TNStream: Applying Tightest Neighbors to Micro-Clusters to Define Multi-Density Clusters in Streaming Data
Qifen Zeng, Haomin Bao, Yuanzhuo Hu, Zirui Zhang, Yuheng Zheng, Luosheng Wen
TL;DR
TNStream introduces a theoretically grounded data stream clustering framework built on Tightest Neighbors (TN) and Skeleton Set concepts to define robust, multi-density clusters online. The method combines micro- and macro-clustering with an adaptive radius derived from Shared Nearest Neighbors (SNN) and employs Tightest Neighbors-based clustering (kTNC) to form macro-clusters, using LSH, KD-Tree, or Ball-Tree to accelerate neighbor queries. Key contributions include the formal TN framework, the $k$-tightest neighborhood closures ($k$-MTNCIS), the Tightest Neighbors Outlier Factor (TNOF), and a fully online TNStream algorithm that handles high-dimensional, noisy, and arbitrarily shaped data, as demonstrated on diverse synthetic and real-world datasets. Experimental results show that KD-TNStream and BT-TNStream achieve superior clustering quality and robustness to outliers, particularly in multi-density scenarios, while providing competitive runtime performance thanks to efficient neighbor search structures. Overall, the work advances data stream clustering theory and provides a practical, scalable solution for complex streaming data environments.
Abstract
In data stream clustering, systematic theory of stream clustering algorithms remains relatively scarce.
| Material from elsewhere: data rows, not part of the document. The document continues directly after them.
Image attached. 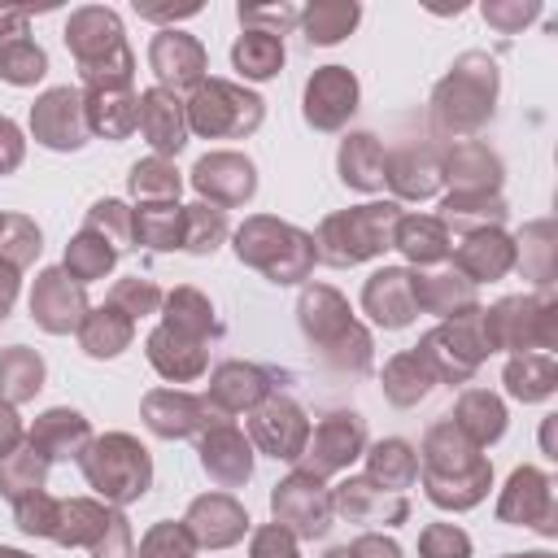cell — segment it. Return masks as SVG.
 <instances>
[{
  "mask_svg": "<svg viewBox=\"0 0 558 558\" xmlns=\"http://www.w3.org/2000/svg\"><path fill=\"white\" fill-rule=\"evenodd\" d=\"M353 17H357V9H340V13L318 9V13H310V39H318V44H336V39L344 35V26H353Z\"/></svg>",
  "mask_w": 558,
  "mask_h": 558,
  "instance_id": "obj_5",
  "label": "cell"
},
{
  "mask_svg": "<svg viewBox=\"0 0 558 558\" xmlns=\"http://www.w3.org/2000/svg\"><path fill=\"white\" fill-rule=\"evenodd\" d=\"M423 558H466V536L453 527H436L423 536Z\"/></svg>",
  "mask_w": 558,
  "mask_h": 558,
  "instance_id": "obj_6",
  "label": "cell"
},
{
  "mask_svg": "<svg viewBox=\"0 0 558 558\" xmlns=\"http://www.w3.org/2000/svg\"><path fill=\"white\" fill-rule=\"evenodd\" d=\"M0 74H4L9 83H31V78H39V74H44V52H39V48H31V44L17 52V48H13V39L4 35V39H0Z\"/></svg>",
  "mask_w": 558,
  "mask_h": 558,
  "instance_id": "obj_3",
  "label": "cell"
},
{
  "mask_svg": "<svg viewBox=\"0 0 558 558\" xmlns=\"http://www.w3.org/2000/svg\"><path fill=\"white\" fill-rule=\"evenodd\" d=\"M235 65H240V74H248V78H270L275 70H279V61H283V48H279V39L275 35H244L240 44H235Z\"/></svg>",
  "mask_w": 558,
  "mask_h": 558,
  "instance_id": "obj_2",
  "label": "cell"
},
{
  "mask_svg": "<svg viewBox=\"0 0 558 558\" xmlns=\"http://www.w3.org/2000/svg\"><path fill=\"white\" fill-rule=\"evenodd\" d=\"M70 105H74L70 92H48V96L39 100V109H35V131H39L44 144H52V148H74V144H83L78 131H74V122H70Z\"/></svg>",
  "mask_w": 558,
  "mask_h": 558,
  "instance_id": "obj_1",
  "label": "cell"
},
{
  "mask_svg": "<svg viewBox=\"0 0 558 558\" xmlns=\"http://www.w3.org/2000/svg\"><path fill=\"white\" fill-rule=\"evenodd\" d=\"M144 131H148V140L157 144V148H179L183 144V126H179V113L174 109H166V113H157L153 109V96H144Z\"/></svg>",
  "mask_w": 558,
  "mask_h": 558,
  "instance_id": "obj_4",
  "label": "cell"
}]
</instances>
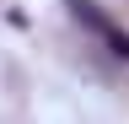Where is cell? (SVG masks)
I'll return each instance as SVG.
<instances>
[{
    "label": "cell",
    "instance_id": "6da1fadb",
    "mask_svg": "<svg viewBox=\"0 0 129 124\" xmlns=\"http://www.w3.org/2000/svg\"><path fill=\"white\" fill-rule=\"evenodd\" d=\"M64 6H70V16H75L81 27H86V33H91L97 43H102V49H108L113 59H129V33H124V27L113 22V16H102V11H97L91 0H64Z\"/></svg>",
    "mask_w": 129,
    "mask_h": 124
}]
</instances>
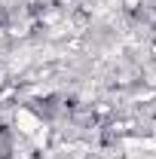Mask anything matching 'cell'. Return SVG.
<instances>
[{"mask_svg":"<svg viewBox=\"0 0 156 159\" xmlns=\"http://www.w3.org/2000/svg\"><path fill=\"white\" fill-rule=\"evenodd\" d=\"M16 122H19V129H21V132H28V135H34V132L40 129L37 116H34V113H28V110H19V116H16Z\"/></svg>","mask_w":156,"mask_h":159,"instance_id":"1","label":"cell"}]
</instances>
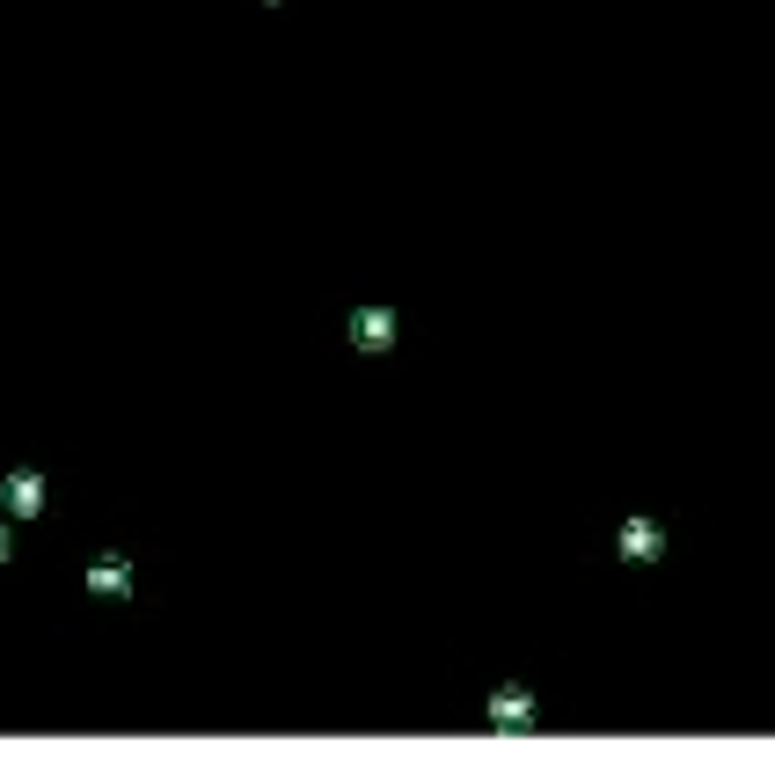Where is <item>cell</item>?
<instances>
[{
    "mask_svg": "<svg viewBox=\"0 0 775 767\" xmlns=\"http://www.w3.org/2000/svg\"><path fill=\"white\" fill-rule=\"evenodd\" d=\"M0 549H8V534H0Z\"/></svg>",
    "mask_w": 775,
    "mask_h": 767,
    "instance_id": "cell-1",
    "label": "cell"
}]
</instances>
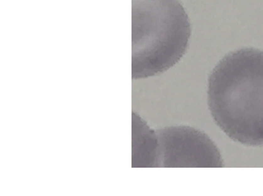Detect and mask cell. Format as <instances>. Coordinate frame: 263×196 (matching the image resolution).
<instances>
[{
  "label": "cell",
  "mask_w": 263,
  "mask_h": 196,
  "mask_svg": "<svg viewBox=\"0 0 263 196\" xmlns=\"http://www.w3.org/2000/svg\"><path fill=\"white\" fill-rule=\"evenodd\" d=\"M213 119L232 140L263 146V51L242 49L226 55L209 80Z\"/></svg>",
  "instance_id": "1"
},
{
  "label": "cell",
  "mask_w": 263,
  "mask_h": 196,
  "mask_svg": "<svg viewBox=\"0 0 263 196\" xmlns=\"http://www.w3.org/2000/svg\"><path fill=\"white\" fill-rule=\"evenodd\" d=\"M134 79L166 71L188 47L191 26L179 0H132Z\"/></svg>",
  "instance_id": "2"
},
{
  "label": "cell",
  "mask_w": 263,
  "mask_h": 196,
  "mask_svg": "<svg viewBox=\"0 0 263 196\" xmlns=\"http://www.w3.org/2000/svg\"><path fill=\"white\" fill-rule=\"evenodd\" d=\"M160 167H221L219 149L206 134L186 126L156 130Z\"/></svg>",
  "instance_id": "3"
},
{
  "label": "cell",
  "mask_w": 263,
  "mask_h": 196,
  "mask_svg": "<svg viewBox=\"0 0 263 196\" xmlns=\"http://www.w3.org/2000/svg\"><path fill=\"white\" fill-rule=\"evenodd\" d=\"M132 167H160L157 133L135 113L132 116Z\"/></svg>",
  "instance_id": "4"
}]
</instances>
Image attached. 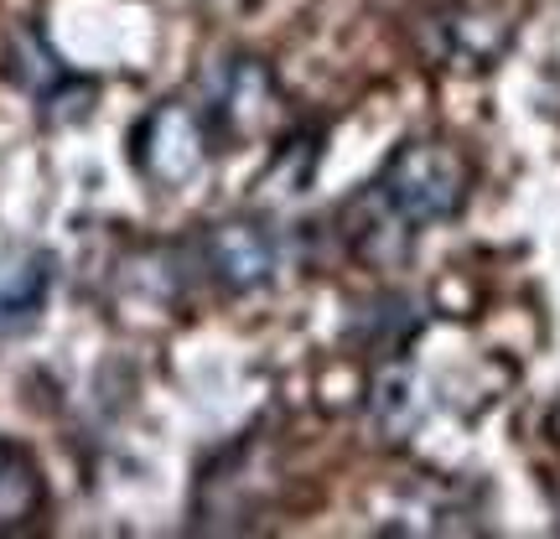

Recently, density-based methods have gained attention. However, existing algorithms struggle to simultaneously handle arbitrarily shaped, multi-density, high-dimensional data while maintaining strong outlier resistance. Clustering quality significantly deteriorates when data density varies complexly. This paper proposes a clustering algorithm based on the novel concept of Tightest Neighbors and introduces a data stream clustering theory based on the Skeleton Set. Based on these theories, this paper develops a new method, TNStream, a fully online algorithm. The algorithm adaptively determines the clustering radius based on local similarity, summarizing the evolution of multi-density data streams in micro-clusters. It then applies a Tightest Neighbors-based clustering algorithm to form final clusters. To improve efficiency in high-dimensional cases, Locality-Sensitive Hashing (LSH) is employed to structure micro-clusters, addressing the challenge of storing k-nearest neighbors. TNStream is evaluated on various synthetic and real-world datasets using different clustering metrics. Experimental results demonstrate its effectiveness in improving clustering quality for multi-density data and validate the proposed data stream clustering theory.